SET PROBLEM:
Switch "drawer pull handle" to "cabinet drawer handle" in the lines below, starting with the line containing "From the image, can" and going on through the last line. Give back only those lines, with everything else unchanged.

SUPPLIED MATERIAL:
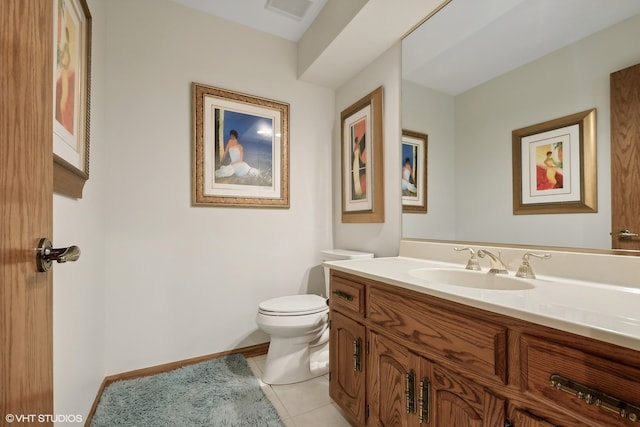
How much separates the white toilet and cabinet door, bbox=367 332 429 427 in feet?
1.99

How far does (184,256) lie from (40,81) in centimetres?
158

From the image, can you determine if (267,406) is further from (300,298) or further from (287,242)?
(287,242)

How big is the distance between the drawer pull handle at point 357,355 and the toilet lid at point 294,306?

WRITTEN RESPONSE:
From the image, can you determine if (267,406) is further from (300,298) or further from (287,242)?
(287,242)

How big is the distance between the cabinet drawer handle at point 357,355 and the toilet lid at point 294,306?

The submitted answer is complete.